00:00:10.320
Hello everyone! Today, I'm going to talk about optimizing production performance with MRI JIT. Let me introduce myself first; my name is Takashi Kokubun. On the internet, especially on GitHub and Twitter, I use the account ID 'kokubin'. I also work as a recommender in my spare time, primarily focusing on JIT compilers and maintaining ERB, and sometimes contributing to ILB for colorizing the output and introducing some useful commands.
00:00:45.360
Today, I'm going to discuss four main topics. First, I will talk about what MRI JIT we have today. After that, I will discuss how to tune JIT performance for Rails applications, as Rails represents production workloads of Ruby usage personally. Then, I will explain how we can warm up the MRI JIT performance to reach its peak. Lastly, I will briefly discuss the future of MRI JIT.
00:01:25.520
The first section is about an emergency introduction. First of all, there are basically three types of JIT implementations currently. The first one is called MJIT, which was developed by a person named Brady B. Makarov. It was merged into Ruby in version 2.6, and we have been using it until today. By default, it is not enabled, so we need to enable it via a specific option.

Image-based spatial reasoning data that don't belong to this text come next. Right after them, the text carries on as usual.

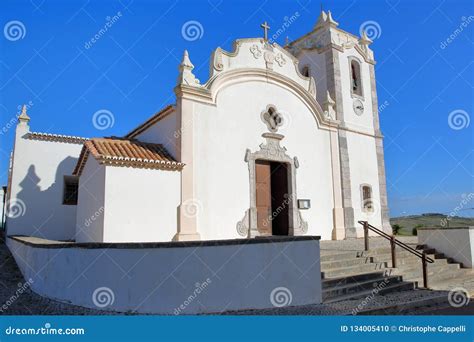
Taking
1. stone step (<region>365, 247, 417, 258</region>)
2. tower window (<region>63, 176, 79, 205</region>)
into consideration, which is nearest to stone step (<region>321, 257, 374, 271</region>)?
stone step (<region>365, 247, 417, 258</region>)

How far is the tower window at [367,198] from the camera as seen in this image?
47.0 feet

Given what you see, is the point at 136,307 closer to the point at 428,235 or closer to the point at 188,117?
the point at 188,117

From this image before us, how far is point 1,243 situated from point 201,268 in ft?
39.7

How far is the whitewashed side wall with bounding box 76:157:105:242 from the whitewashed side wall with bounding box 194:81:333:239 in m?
2.42

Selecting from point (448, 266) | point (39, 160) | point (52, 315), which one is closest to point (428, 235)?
point (448, 266)

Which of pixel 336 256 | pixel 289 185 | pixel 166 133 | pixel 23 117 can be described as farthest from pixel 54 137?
pixel 336 256

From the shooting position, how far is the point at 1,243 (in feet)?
46.1

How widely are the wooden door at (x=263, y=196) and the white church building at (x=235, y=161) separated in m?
0.05

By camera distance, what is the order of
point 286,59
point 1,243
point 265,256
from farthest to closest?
point 1,243 < point 286,59 < point 265,256

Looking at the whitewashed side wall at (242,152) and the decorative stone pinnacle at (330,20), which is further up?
the decorative stone pinnacle at (330,20)

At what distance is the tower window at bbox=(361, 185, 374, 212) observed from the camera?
14.3m

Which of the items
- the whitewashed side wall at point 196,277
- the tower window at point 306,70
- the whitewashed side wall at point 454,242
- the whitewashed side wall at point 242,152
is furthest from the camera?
the tower window at point 306,70

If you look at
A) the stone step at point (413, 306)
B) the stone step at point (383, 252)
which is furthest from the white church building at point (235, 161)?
the stone step at point (413, 306)

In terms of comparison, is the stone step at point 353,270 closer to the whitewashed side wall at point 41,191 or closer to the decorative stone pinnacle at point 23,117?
the whitewashed side wall at point 41,191
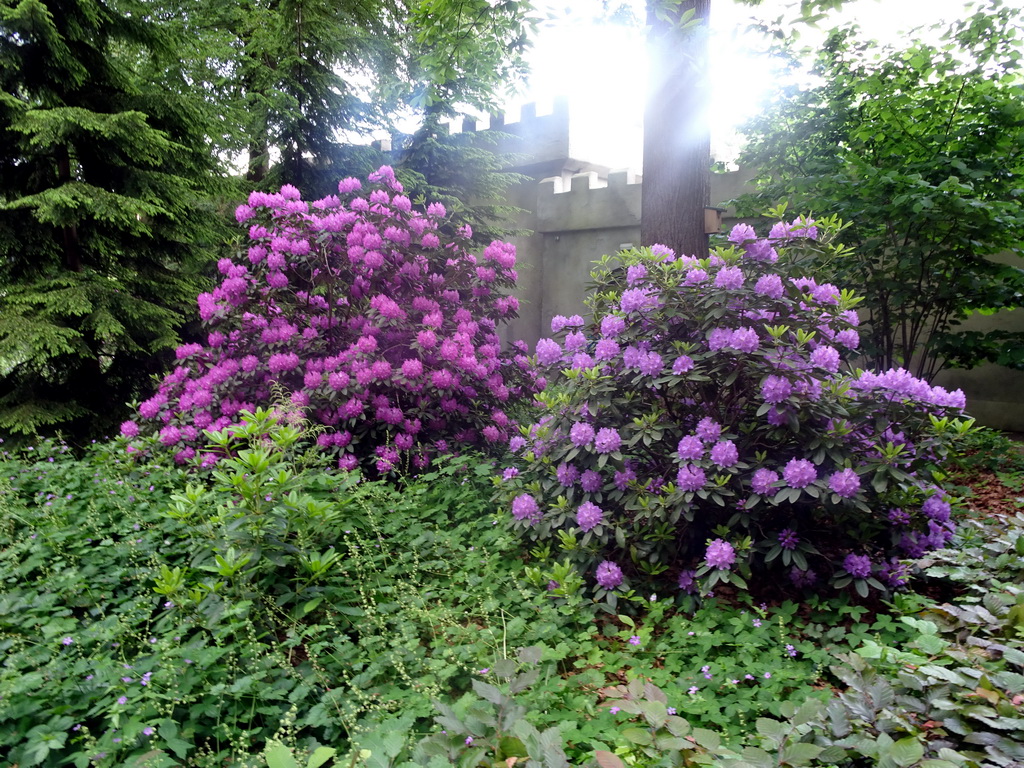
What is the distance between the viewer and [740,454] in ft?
9.18

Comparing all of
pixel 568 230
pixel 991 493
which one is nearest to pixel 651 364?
pixel 991 493

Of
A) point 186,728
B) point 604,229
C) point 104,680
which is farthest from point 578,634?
point 604,229

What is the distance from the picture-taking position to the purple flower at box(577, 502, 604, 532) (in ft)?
8.96

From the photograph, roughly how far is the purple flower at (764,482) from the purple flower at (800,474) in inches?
2.0

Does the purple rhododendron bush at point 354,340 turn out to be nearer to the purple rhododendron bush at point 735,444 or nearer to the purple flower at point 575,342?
the purple flower at point 575,342

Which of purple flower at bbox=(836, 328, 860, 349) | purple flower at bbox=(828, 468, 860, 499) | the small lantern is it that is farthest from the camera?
the small lantern

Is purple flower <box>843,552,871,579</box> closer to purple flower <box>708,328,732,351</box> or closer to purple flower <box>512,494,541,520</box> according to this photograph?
purple flower <box>708,328,732,351</box>

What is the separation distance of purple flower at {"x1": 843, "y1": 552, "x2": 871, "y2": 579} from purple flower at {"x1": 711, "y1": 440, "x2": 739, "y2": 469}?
587 mm

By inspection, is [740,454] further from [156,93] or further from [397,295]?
[156,93]

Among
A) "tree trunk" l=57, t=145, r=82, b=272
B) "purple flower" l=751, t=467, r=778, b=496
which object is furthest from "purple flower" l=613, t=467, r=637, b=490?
"tree trunk" l=57, t=145, r=82, b=272

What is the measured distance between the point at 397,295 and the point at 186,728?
3021mm

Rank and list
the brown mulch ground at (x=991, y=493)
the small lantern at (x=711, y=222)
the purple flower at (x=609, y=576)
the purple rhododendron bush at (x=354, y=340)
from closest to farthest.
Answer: the purple flower at (x=609, y=576)
the brown mulch ground at (x=991, y=493)
the purple rhododendron bush at (x=354, y=340)
the small lantern at (x=711, y=222)

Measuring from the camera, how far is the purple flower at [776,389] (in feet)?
8.24

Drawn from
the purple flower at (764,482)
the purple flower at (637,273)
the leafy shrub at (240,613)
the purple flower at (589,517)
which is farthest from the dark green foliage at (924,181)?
the leafy shrub at (240,613)
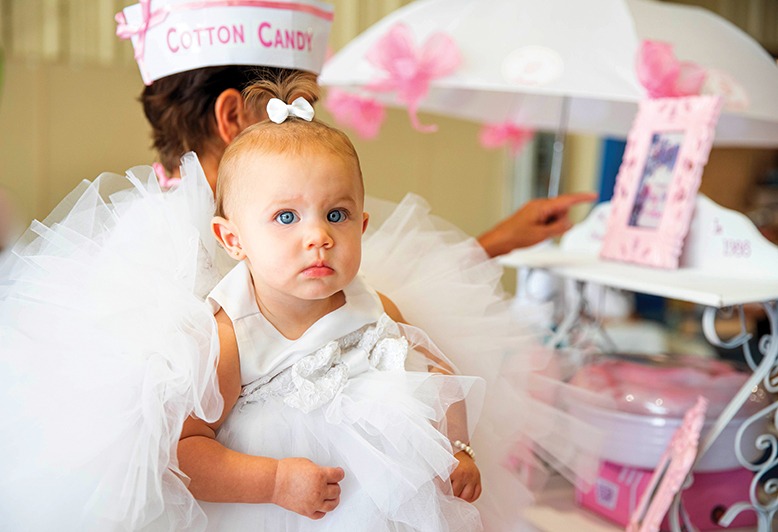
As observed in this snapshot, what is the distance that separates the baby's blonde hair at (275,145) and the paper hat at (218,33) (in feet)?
0.88

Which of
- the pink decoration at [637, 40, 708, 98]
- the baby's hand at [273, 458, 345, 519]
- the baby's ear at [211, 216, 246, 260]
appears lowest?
the baby's hand at [273, 458, 345, 519]

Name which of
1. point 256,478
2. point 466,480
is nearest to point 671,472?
point 466,480

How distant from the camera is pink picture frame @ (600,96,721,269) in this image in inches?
58.0

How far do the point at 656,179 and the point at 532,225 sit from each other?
0.87 feet

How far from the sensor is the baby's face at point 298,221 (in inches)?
34.1

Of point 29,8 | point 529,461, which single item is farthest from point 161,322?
point 29,8

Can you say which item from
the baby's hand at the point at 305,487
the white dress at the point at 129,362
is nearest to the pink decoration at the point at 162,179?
the white dress at the point at 129,362

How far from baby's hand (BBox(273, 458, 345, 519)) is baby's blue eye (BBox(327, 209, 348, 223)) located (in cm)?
27

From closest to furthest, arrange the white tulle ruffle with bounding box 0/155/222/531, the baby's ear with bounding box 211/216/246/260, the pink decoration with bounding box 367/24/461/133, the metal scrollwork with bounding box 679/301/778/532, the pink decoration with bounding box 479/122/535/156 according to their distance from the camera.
A: the white tulle ruffle with bounding box 0/155/222/531, the baby's ear with bounding box 211/216/246/260, the metal scrollwork with bounding box 679/301/778/532, the pink decoration with bounding box 367/24/461/133, the pink decoration with bounding box 479/122/535/156

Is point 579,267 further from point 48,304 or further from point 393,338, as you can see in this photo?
point 48,304

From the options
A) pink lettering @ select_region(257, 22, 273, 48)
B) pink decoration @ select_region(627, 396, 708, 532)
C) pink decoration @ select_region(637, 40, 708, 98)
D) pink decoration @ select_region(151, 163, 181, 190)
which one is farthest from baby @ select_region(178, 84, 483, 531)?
pink decoration @ select_region(637, 40, 708, 98)

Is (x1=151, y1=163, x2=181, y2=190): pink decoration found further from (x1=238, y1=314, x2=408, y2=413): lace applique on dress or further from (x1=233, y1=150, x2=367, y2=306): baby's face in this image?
(x1=238, y1=314, x2=408, y2=413): lace applique on dress

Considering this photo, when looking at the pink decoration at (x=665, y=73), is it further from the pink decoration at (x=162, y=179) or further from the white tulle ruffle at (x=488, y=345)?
the pink decoration at (x=162, y=179)

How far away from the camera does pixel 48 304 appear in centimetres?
91
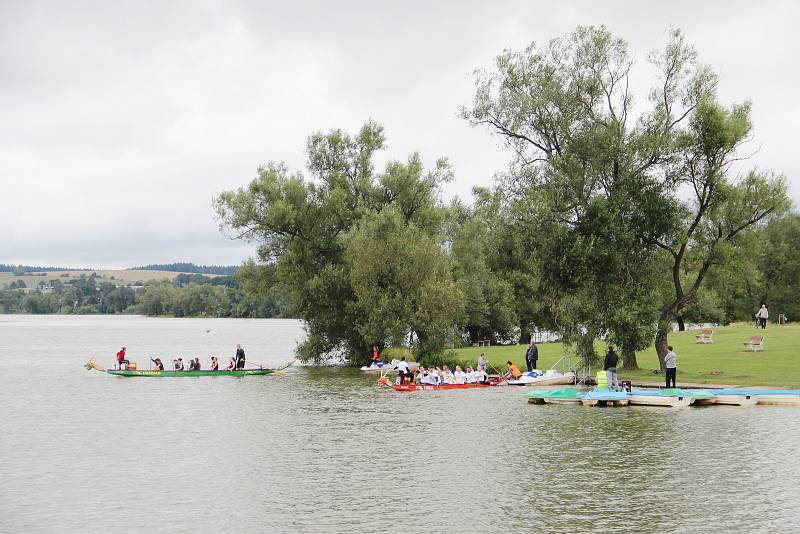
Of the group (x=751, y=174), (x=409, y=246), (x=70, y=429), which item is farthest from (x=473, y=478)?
(x=409, y=246)

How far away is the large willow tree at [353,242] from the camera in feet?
211

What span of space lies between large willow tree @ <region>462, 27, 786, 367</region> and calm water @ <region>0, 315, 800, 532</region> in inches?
366

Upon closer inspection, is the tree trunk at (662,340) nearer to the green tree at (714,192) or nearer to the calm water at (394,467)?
the green tree at (714,192)

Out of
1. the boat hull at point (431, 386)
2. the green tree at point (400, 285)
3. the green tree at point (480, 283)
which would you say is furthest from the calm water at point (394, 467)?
the green tree at point (480, 283)

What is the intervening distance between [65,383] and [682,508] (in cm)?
5046

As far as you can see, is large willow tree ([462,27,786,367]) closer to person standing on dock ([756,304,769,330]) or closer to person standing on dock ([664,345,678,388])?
person standing on dock ([664,345,678,388])

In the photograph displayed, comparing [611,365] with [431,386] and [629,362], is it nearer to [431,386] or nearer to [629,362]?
[629,362]

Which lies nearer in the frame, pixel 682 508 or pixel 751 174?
pixel 682 508

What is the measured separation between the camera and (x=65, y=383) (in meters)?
59.3

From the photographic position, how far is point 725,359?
5106 cm

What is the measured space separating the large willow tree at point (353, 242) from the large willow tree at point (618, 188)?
15.7 metres

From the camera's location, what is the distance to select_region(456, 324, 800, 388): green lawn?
144 ft

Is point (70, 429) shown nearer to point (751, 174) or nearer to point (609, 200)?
point (609, 200)

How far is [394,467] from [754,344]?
121 feet
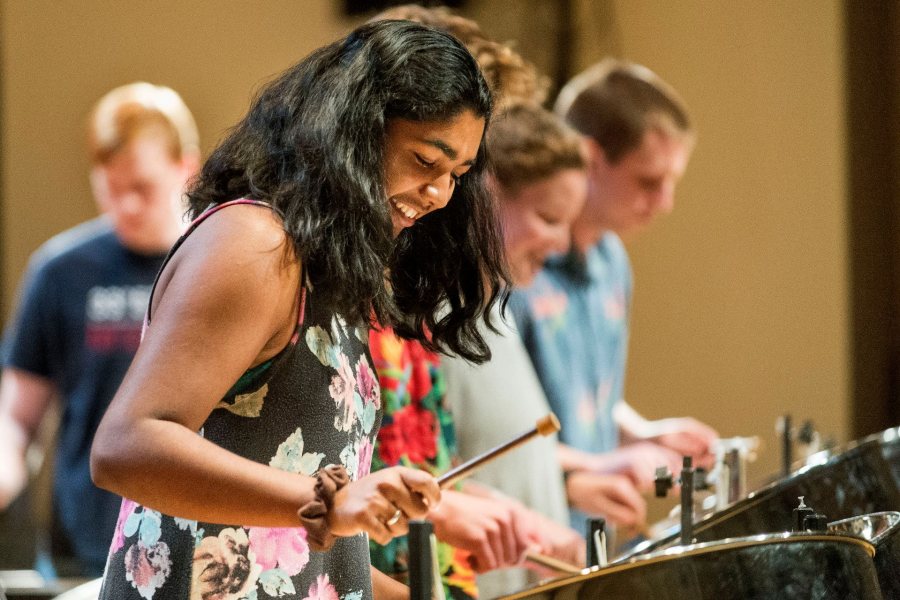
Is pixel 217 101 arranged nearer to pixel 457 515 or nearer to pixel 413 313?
pixel 457 515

The main characteristic of MJIT is that it runs a C compiler to generate native code, meaning you have to have a compiler ready at runtime for it to function correctly.
00:02:26.560
Because it is implemented with a C compiler, it can support GCC, Clang, and Microsoft Visual C++. As long as you are using one of these C compilers, it operates well and is multiplatform. However, recently Shopify has been developing another JIT compiler application called 'WIDGET' that is currently in discussions to be merged into Ruby 3.1. When you see this recording, it might already have been merged. WIDGET is also planned to be optionally enabled by specifying a configuration option.
00:03:01.680
Unlike MJIT, WIDGET uses an in-process x86 assembler, so there is no need for compiling processes under a separate instance. MJIT is slower due to the overhead of invoking a C compiler process. However, WIDGET has quicker warm-up times because of its native code compilation performance. Additionally, there has been some discussion about an initiative called MIR, which is a JIT framework originally motivated by Oleg. It is designed to improve JIT performance by executing inline C code directly without invoking a separate compiler process, thus mitigating certain bottlenecks.
00:04:45.360
The next topic focuses on tuning JIT performance for Rails applications. This section begins with a graph shared by software teams that show how MRI JIT compares to non-JIT performance and MJIT. Despite some improvements, we often find that MJIT can run slower than no JIT at all. However, some tricks exist to enhance performance above the level of non-JIT execution, which I will delineate in this section. You can see that in Ruby 3.0, you can actually see performance improvements over the virtual machine's performance by utilizing features available in the new versions.
00:06:20.400
Firstly, you need to use Ruby 3 to take advantage of these improvements as Ruby versions 2.6 and 2.7 face challenges achieving optimal performance. In real-world applications, the cache efficiency of compiled methods significantly improves with Ruby 3, so if you’re on Ruby 2, you may notice duplicated cores between different methods, which leads to poor caching. Even with Ruby 3, certain issues remain, so the performance may not be consistent across all environments.
00:09:10.880
Moving on to garbage collection and compacting, some versions default to moving pointers that could be affected when embedding C pointers into native code. To address this, it's crucial to manage execution carefully when using methods compiled by MJIT. The trace point functionalities have received optimizations as well, ensuring that instructions within the virtual machine can be efficiently compiled.
00:13:39.680
When it comes to warming up the environment for the JIT compiler, you should ensure methods are called a sufficient number of times to get them recognized by the JIT. For example, you need to ensure a method is executed at least 10,000 times for it to gain JIT compilation, so if your benchmarks don’t reach this threshold, they don't effectively measure JIT performance.
00:16:15.440
As a final point, I'll delve into the future of MRI JIT. You might be curious why we have multiple JIT compilers. Rather than competing with each other, these teams work towards shared enhancements. For example, one idea being proposed is a multi-tiered JIT, utilizing both a lightweight and heavyweight compiler to optimize frequently used methods. However, the current state indicates the need to further refine the engine to enhance performance. In the long run, the focus will likely shift toward WIDGET, which has demonstrated superior performance coupled with broader developer support.
00:27:32.320
In conclusion, while there are many benchmarks suggesting that MRI JIT applications may underperform compared to their non-JIT counterparts, careful tuning and configuration can yield significant speed improvements. We see this transition as a movement towards embracing and optimizing WIDGET in collaboration with ongoing development efforts. Thank you for listening to my talk!